Marcella eBook

This eBook from the Gutenberg Project consists of approximately 947 pages of information about Marcella.

Marcella eBook

This eBook from the Gutenberg Project consists of approximately 947 pages of information about Marcella.

In reality Gairsley represented a corner of the estate which Aldous had specially made his own.  He had spent much labour and thought on the improvement of what had been a backward district, and in particular he had tried a small profit-sharing experiment upon a farm there which he had taken into his own hands for the purpose.  The experiment had met with fair success, and the labourer in question, who was one of the workers in it, had volunteered some approving remarks upon it at the meeting.

“Oh! it was very proper and respectful!” said Marcella, hastily.

The carriage rolled on some yards before Aldous replied.  Then he spoke in a drier tone than he had ever yet used to her.

“You do it injustice, I think.  The man is perfectly independent, and an honest fellow.  I was grateful to him for what he said.”

“Of course, I am no judge!” cried Marcella, quickly—­repentantly.  “Why did you ask me?  I saw everything crooked, I suppose—­it was your Primrose Dames—­they got upon my nerves.  Why did you have them?  I didn’t mean to vex and hurt you—­I didn’t indeed—­it was all the other way—­and now I have.”
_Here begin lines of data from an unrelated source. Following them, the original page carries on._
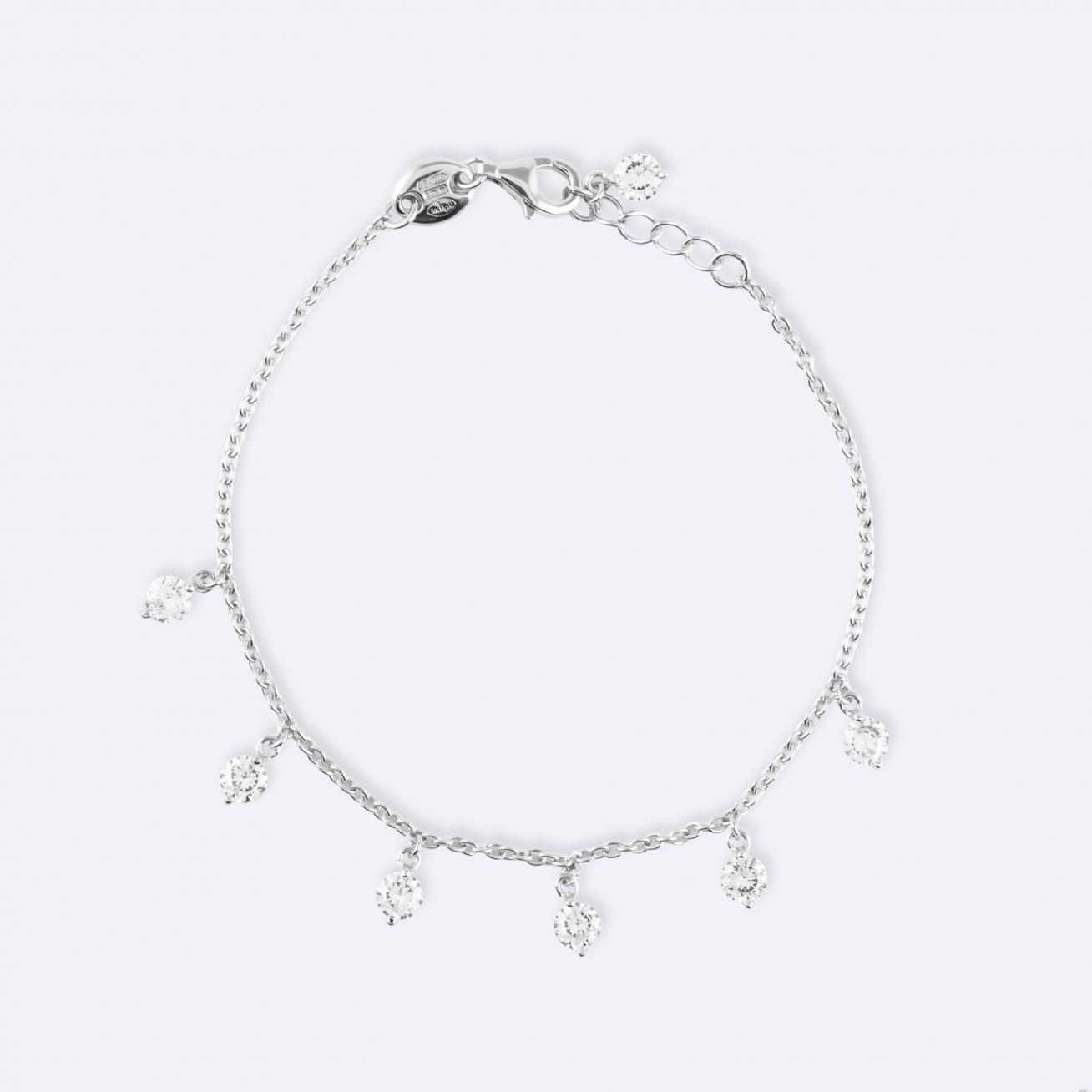 Thin bracelet with zirconia pendants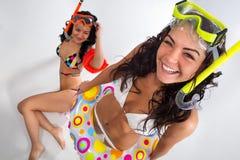 Les filles apprécie dans le masque avec la prise d'air Images libres de droits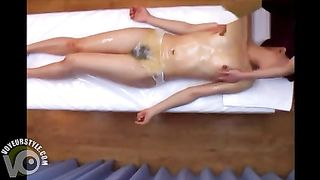 Asian masseuse gives a lesbian happy ending--_short_preview.mp4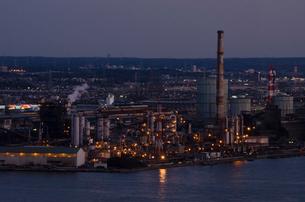 千葉ポートタワーから見た京葉工業地帯の夕景の写真素材 [FYI01556869]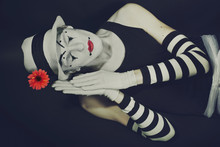 Sleep Mime In White Hat With R...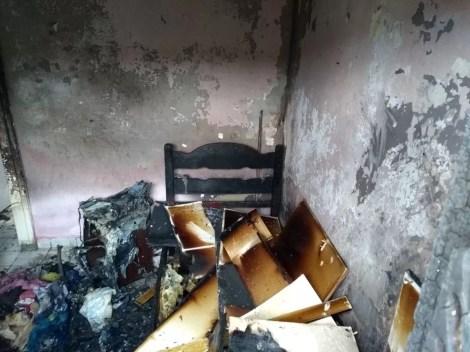 Chamas destruíram quarto de residência em Bezerros (Foto: Divulgação/Corpo de Bombeiros)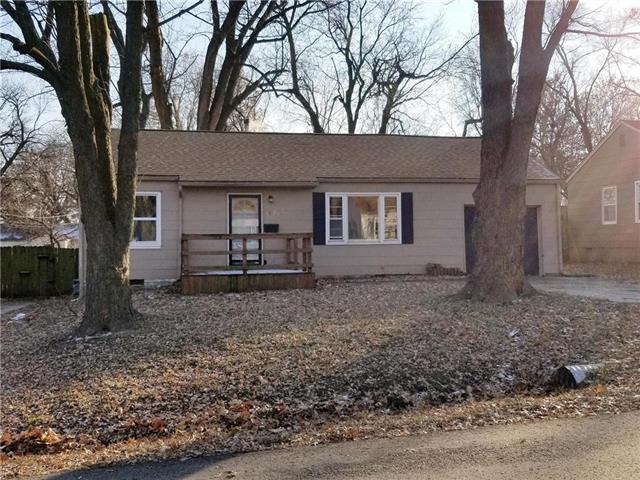 11207 W 69th Terrace, Shawnee, KS 66203 (#2141137) :: Team Real Estate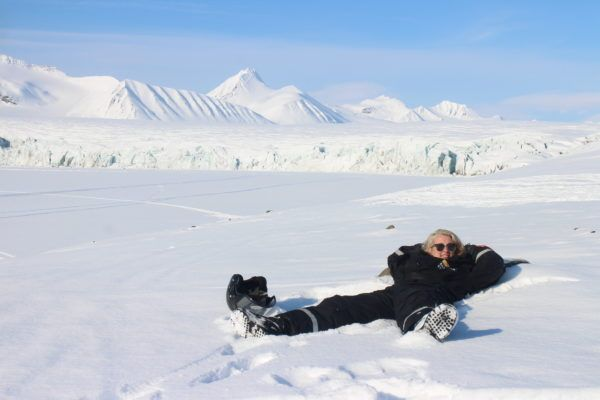 Snowmobiling Svalbard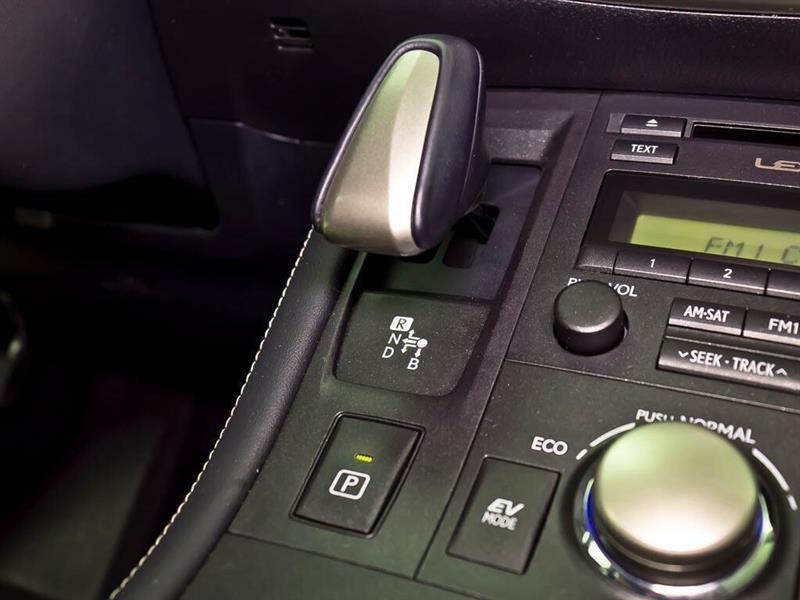 Lexus CT 21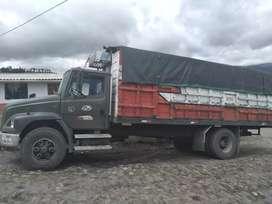 Vendo camión en buen estado, matricula al día ,de compañía precio del camion 15.000 dolares negociables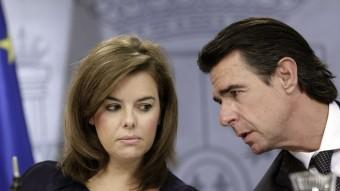 La vicepresidenta del govern espanyol, Soraya Sáenz de Santamaría, i el ministre d'Industria, José Manuel Soria, a la roda de premsa d'aquest divendres EFE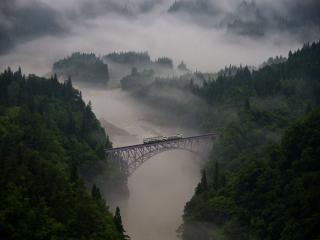 обои Железнодорожный мост в утреннем тумане. Япония фото
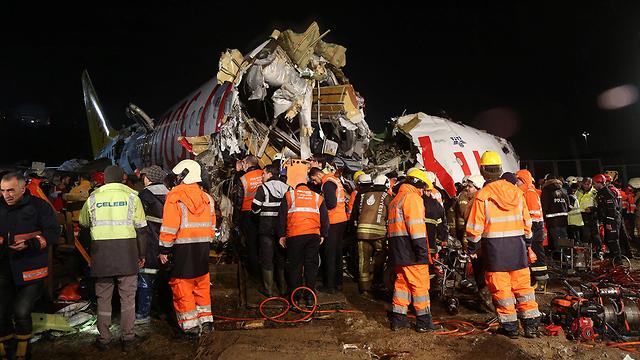 חילוץ הנוסעים מהמטוס (צילום: רויטרס)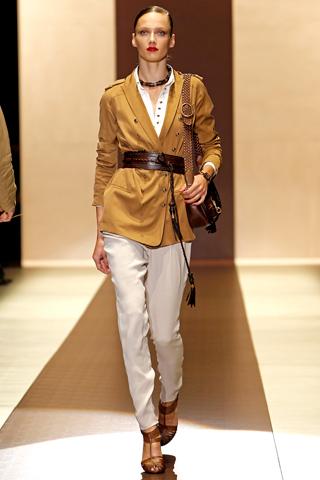 00250m Gucci kolekcija za proleće/leto 2011.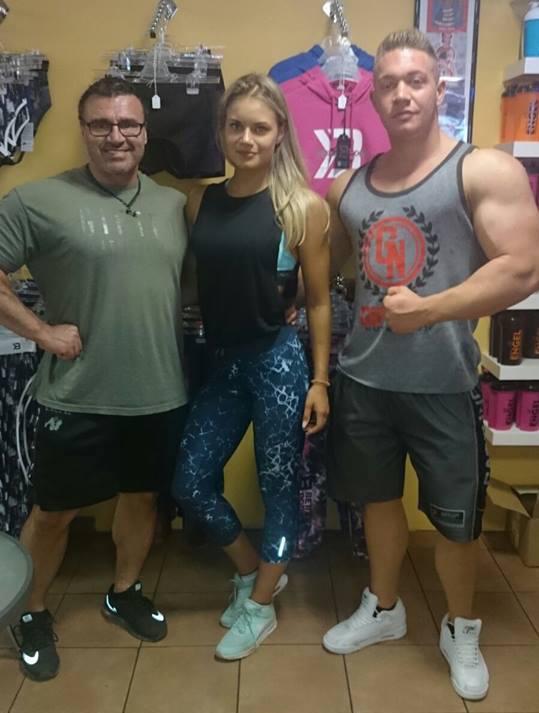 Nicole mit Sportnahrung-Engel Coach Uwe Hemmer und Bodybuilder Philipp Schmitz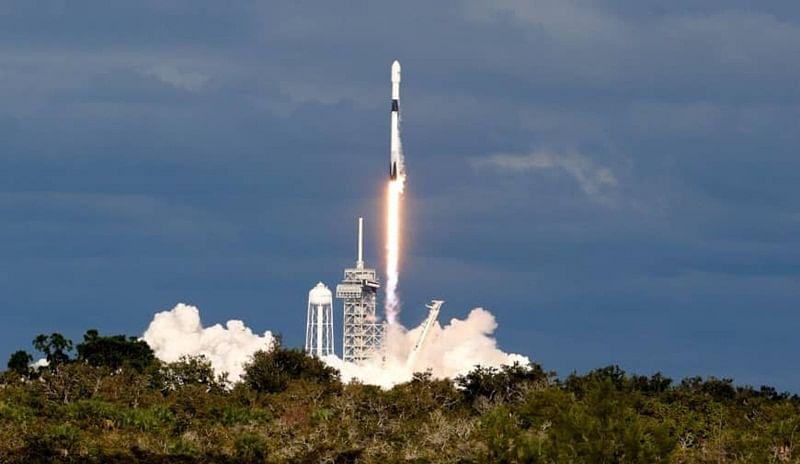 Saudi Arabia announces launch of first communications satellite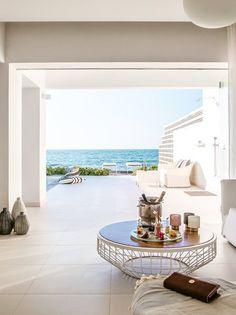 Das #Grecotel White Palace auf #Rhodos ist ein #Luxushotel, wie es im Buche steht. Wie wäre es, wenn ihr morgens von der Sonne wachgekitzelt werdet, eure Terrassentür öffnet und in den #Pool springt? Grecotel LUX.ME White Palace***** #Griechenland #Kreta #Rethymnon #TUI #PrivatePool #DiscoverYourSmile Private Pool, Landscaping, Table Decorations, Furniture, Home Decor, Beautiful Hotels, Rhodes, Sun, Decoration Home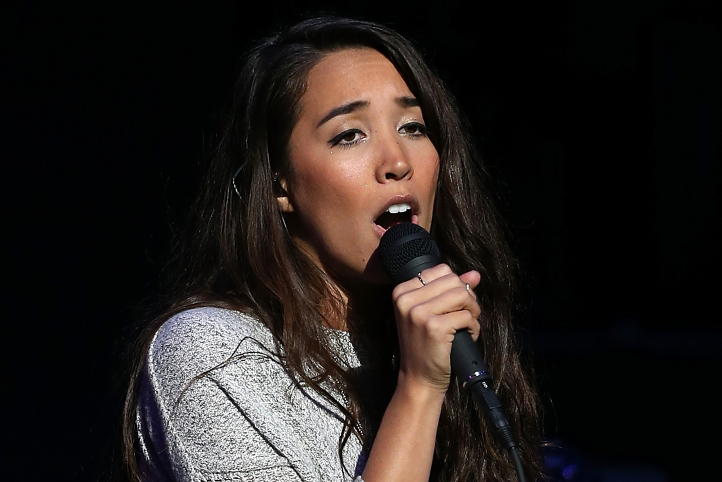 Sierra Deaton, a famous singer and songwriter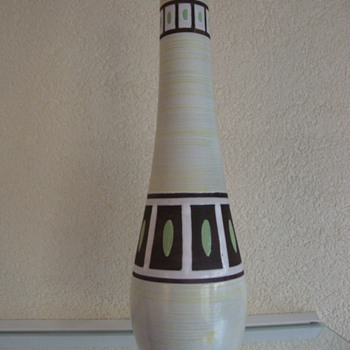 mid century modern vase by plazuid ,gouda,holland - Art Pottery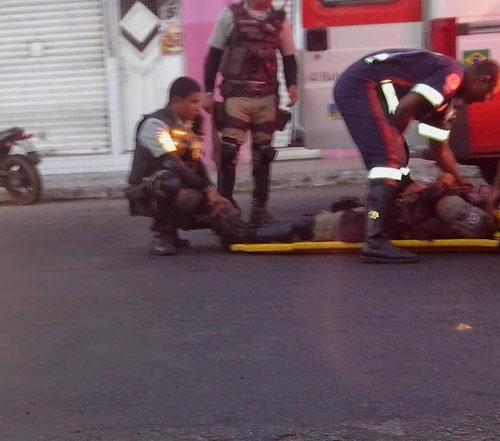 Policial se fere após cair da motocicleta enquanto fazia ronda
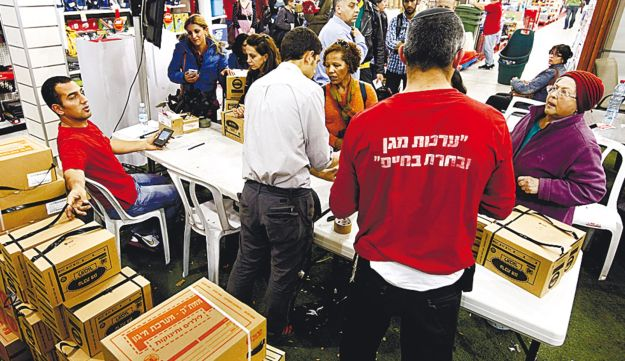 Citizens waiting in line at a Tel Aviv gas mask distribution center.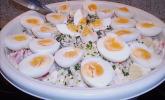 Kartoffelsalat mit Tomaten, Eiern und Salz-Dill-Gurken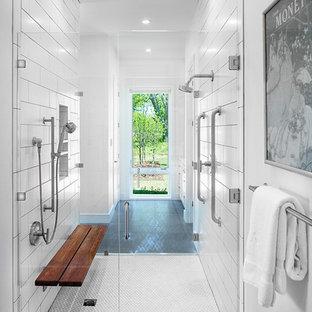 Immagine di una stanza da bagno tradizionale con piastrelle bianche, pareti bianche, porta doccia a battente, doccia alcova, pavimento con piastrelle a mosaico, pavimento bianco, nicchia e panca da doccia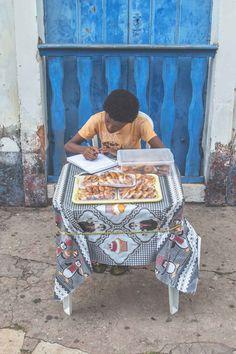 Doces de especie vendor in Alcântara - Brazil | heneedsfood.com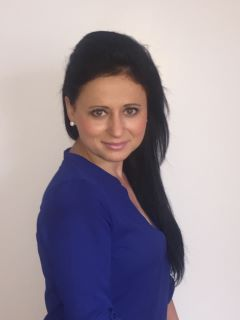 Maggie Malyszko - Real Estate Agent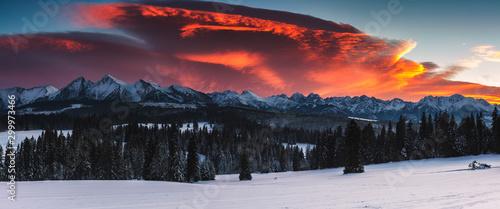 Obraz Amazing sunset in Lapszanka with a view to Tatra Mountains in Poland  - fototapety do salonu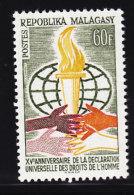 declaration droits de l'homme .. Madagascar, Malagasy  yt 393 ** SC .. cote  = 1.00 €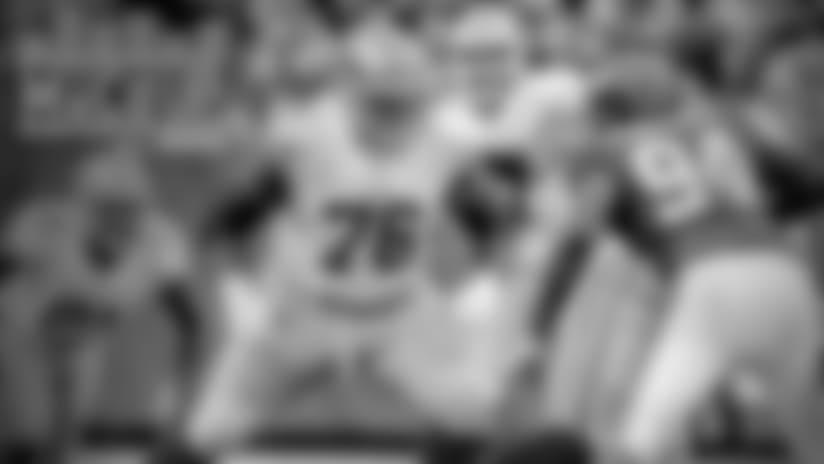 Mic'd Up: T Anthony Davis vs. Giants
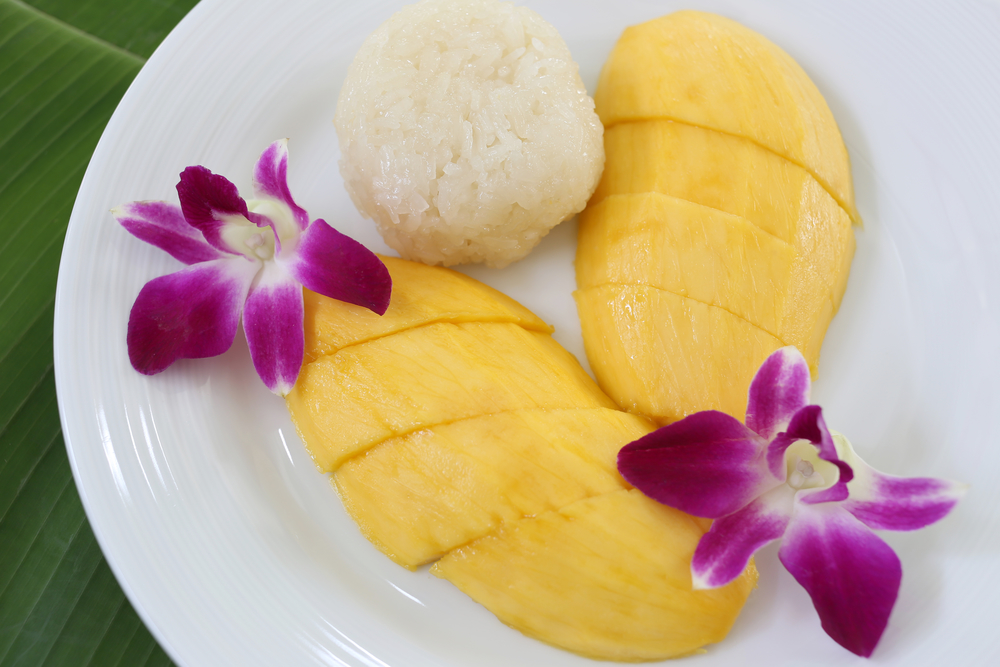 Comprising A Delightful Combination Of Sweet Sticky Rice And Fresh Mango This Traditional Thai Dessert Will Have You Coming Back For More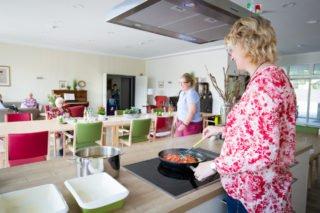 WG-Leben auf dem Dorf: Das Essen entsteht in der Wohnküche, der Strom für den Herd kommt vom Dach. (Foto: SMMP/Beer)
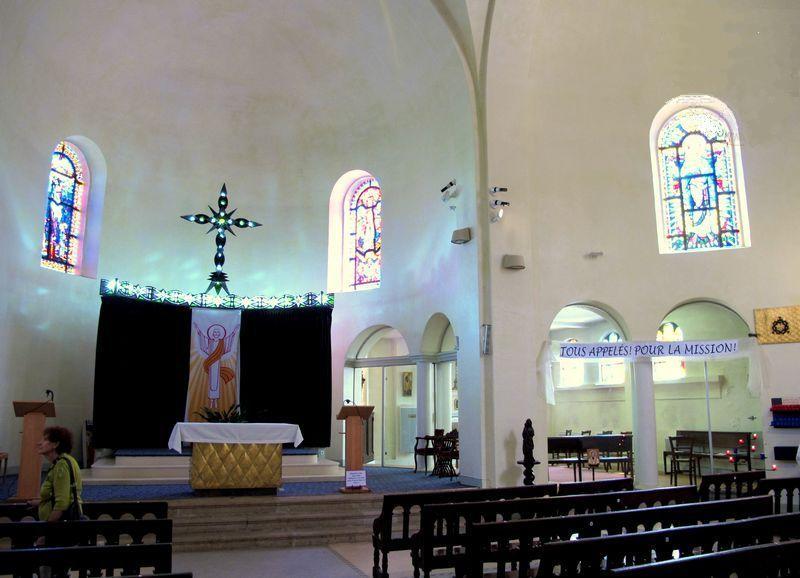 Roquefort-sur-Soulzon (Aveyron) L'église paroissiale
She turned upon him laughing, but also half crying, as he could tell by the flutter of her breath.

He vowed he was not hurt, and once more changed both talk and tone.  They reached the drive’s end without a word of Wharton.  But Marcella went to bed hating herself, and Aldous, after his solitary drive home, sat up long and late, feverishly pacing and thinking.

* * * * *

Then next evening how differently things fell!

Marcella, having spent the afternoon at the Court, hearing all the final arrangements for the ball, and bearing with Miss Raeburn in a way which astonished herself, came home full of a sense of duty done, and announced to her mother that she was going to Mr. Wharton’s meeting in the Baptist chapel that evening.

“Unnecessary, don’t you think?” said Mrs. Boyce, lifting her eyebrows.  “However, if you go, I shall go with you.”

Most mothers, dealing with a girl of twenty-one, under the circumstances, would have said, “I had rather you stayed at home.”  Mrs. Boyce never employed locutions of this kind.  She recognised with perfect calmness that Marcella’s bringing up, and especially her independent years in London, had made it impossible.

Marcella fidgeted.

“I don’t know why you should, mamma.  Papa will be sure to want you.  Of course, I shall take Deacon.”

“Please order dinner a quarter of an hour earlier, and tell Deacon to bring down my walking things to the hall,” was all Mrs. Boyce said in answer.

Marcella walked upstairs with her head very stiff.  So her mother, and Miss Raeburn too, thought it necessary to keep watch on her.  How preposterous!  She thought of her free and easy relations with her Kensington student-friends, and wondered when a more reasonable idea of the relations between men and women would begin to penetrate English country society.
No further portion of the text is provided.